BEGIN TEXT SECTION

The idea for this post came from a previous post on this blog regarding enterprise architecture and religious organizations.
Definitions or Definitional Taxonomies
There are three definitions that are needed to understand this post; the definition of Architecture, process using the OODA Loop, and the Hierarchy of Knowledge. These are somewhat personnel definitions and you may interpolate them into your model universe.
Architecture—A functional design of a product, system, or service incorporating all the “must-do” and “must-meet” requirements for that product, system, or service.
All processes supporting the mission, strategies, or infrastructure of any organization fall into the OODA model of Col. John Boyd. The OODA, as discussed in several previous posts includes four steps: Observe, Orient, Decide, and Act. I will discuss this shortly (below) using the example of the prediction of a hurricane.
A Taxonomy for the Hierarchy of Knowledge
I defined the following taxonomy of knowledge based on much reading and some thinking. I will demonstrate what I mean for each definition by using it in the appropriate place in my example of the hurricane prediction.
Datum—some observation about the Universe at a particular point in four dimensions
Data—a set consistent datum
Information—patterns abstracted from the data.
Knowledge—identified or abstracted patterns in the information.
Wisdom—is the understanding of the consequences of the application of knowledge
Process Architecture and Forecasting Hurricanes
Since the process for predicting or forecasting hurricanes is most likely to be familiar to anyone watching weather on TV, it is the best example I can think of to illustrate how the OODA Loop process architecture works with the taxonomy of knowledge.
Initially, data is gathered by observing some aspect of the current state of the Universe. This includes data about the results of their previous actions. In point of fact,
Datum—some observation about the Universe at a particular point in four dimensions
Data—a set consistent datum
Obviously observations of current temperature, pressure, humidity, and so on, are basic to making weather forecasts, like the prediction of a hurricane. And each observation requires latitude, longitude, height above sea level, and the exact time to be useful. So one datum, or data point would include, temperature, latitude, longitude, height, and time.

END TEXT SECTION
BEGIN SOURCE RECORDS

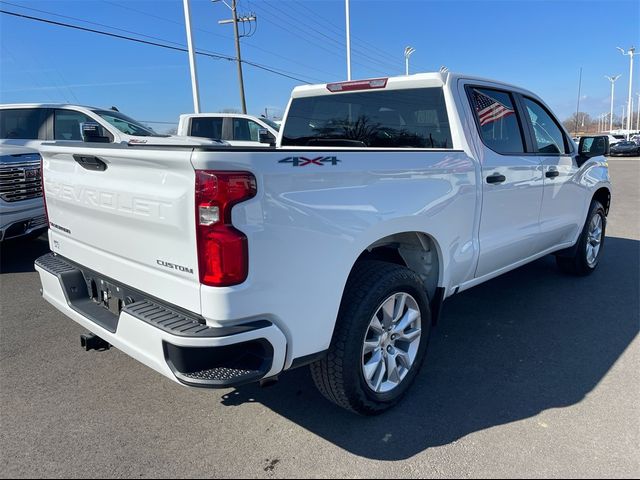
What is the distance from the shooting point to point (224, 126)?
37.7 feet

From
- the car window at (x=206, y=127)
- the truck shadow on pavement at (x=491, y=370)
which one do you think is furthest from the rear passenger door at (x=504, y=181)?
the car window at (x=206, y=127)

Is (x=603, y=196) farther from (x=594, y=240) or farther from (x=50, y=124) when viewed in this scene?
(x=50, y=124)

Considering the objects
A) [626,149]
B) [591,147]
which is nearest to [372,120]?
[591,147]

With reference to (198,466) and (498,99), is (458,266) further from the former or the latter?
(198,466)

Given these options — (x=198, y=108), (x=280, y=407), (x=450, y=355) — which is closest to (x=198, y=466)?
(x=280, y=407)

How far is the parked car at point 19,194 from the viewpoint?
5.52 meters

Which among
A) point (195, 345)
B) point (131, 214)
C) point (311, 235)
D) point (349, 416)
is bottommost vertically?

END SOURCE RECORDS

**SET OF TASKS:**
a. Reproduce verbatim every row about point coordinates and distances, omitting the picture line.
b. Resume the piece on the OODA Loop and the knowledge taxonomy, continuing past its final sentence.

**RESPONSES TO THE TASKS:**
a.
What is the distance from the shooting point to point (224, 126)?
37.7 feet

From
- the car window at (x=206, y=127)
- the truck shadow on pavement at (x=491, y=370)
which one do you think is furthest from the rear passenger door at (x=504, y=181)?
the car window at (x=206, y=127)

Is (x=603, y=196) farther from (x=594, y=240) or farther from (x=50, y=124) when viewed in this scene?
(x=50, y=124)

Considering the objects
A) [626,149]
B) [591,147]
which is nearest to [372,120]?
[591,147]

With reference to (198,466) and (498,99), is (458,266) further from the former or the latter?
(198,466)

Given these options — (x=198, y=108), (x=280, y=407), (x=450, y=355) — which is closest to (x=198, y=466)?
(x=280, y=407)

How far is the parked car at point 19,194 from the viewpoint?
5.52 meters

Which among
A) point (195, 345)
B) point (131, 214)
C) point (311, 235)
D) point (349, 416)
is bottommost vertically?

b.
When the temperature is measured at many latitudes and longitudes concurrently, it produces a set of temperature data. If other weather measurement, like pressure and humidity, are taken at the same locations at the same time, then you have several data sets with which to make a forecast (or a composite weather data set for a particular time). Because this is a recurrent measurement process, the weather folk continue to build a successively larger composite weather data set. But large data sets don’t make a forecast of a hurricane.
The Orient step in the process is inserting the new data into an individual’s model of how the world (Universe) works (descriptive) or should work (prescriptive). These models are sometimes called paradigms. Rules from Governance enable and support the Orient step, by structuring the data within the individual’s or organization’s model. Sometimes these model or paradigms stick around far after they have demonstrated to be defective, wrong, or in conflict with most data and other information. An example would be the model of the Universe of the Flat Earth society.
Information—patterns abstracted from the data. This is the start of orienting the observations, the data and information. Pattern analysis, based on the current model converts data into information is derived from the organization’s model of its environment or Universe. For hurricane forecasting this would mean looking for centers of low pressure within the data. It would also include identifying areas with high water temperatures in the temperature data, areas of high humidity, and so on. This and other abstractions from the data provide the information on which to base a forecast. But it is still not the prediction of a hurricane.
Knowledge—identified, combined, or abstracted patterns in the information. Using the same paradigm, environmental model, or model Universe, people analyze and abstract patterns within the information. This is their knowledge within the paradigm. In weather forecasting the weather personnel uses the current paradigms (or information structures) to combine and abstract the knowledge that a hurricane is developing.
When they can’t fit information into their model, they often discard as aberrant, an outlier, or as an anomaly. When enough information doesn’t conveniently fit into their model the adherents have a crisis. In science, at least, this is the point of a paradigm shift. And this is what has happened to weather forecasting models over the past one hundred and fifty years. The result is that the forecasting has gotten much better, though people still complain when a storm moves off its track by fifty miles and causes unforecast wind, rain, and snow events.
Once the organization or individual has the knowledge, he or she uses input their knowledge within their models of the Universe to make decisions.
Wisdom—is the understanding of the consequences of the application of knowledge.
This is the hard part of the OODA Loop because it’s difficult to understand both the consequences and the unintended consequences of a decision. If your paradigm, environment, or Universe model is good, or relatively complete, then you’re more likely to make a good decision. More frequently than not people make decisions that are “Short term smart and long term dumb.”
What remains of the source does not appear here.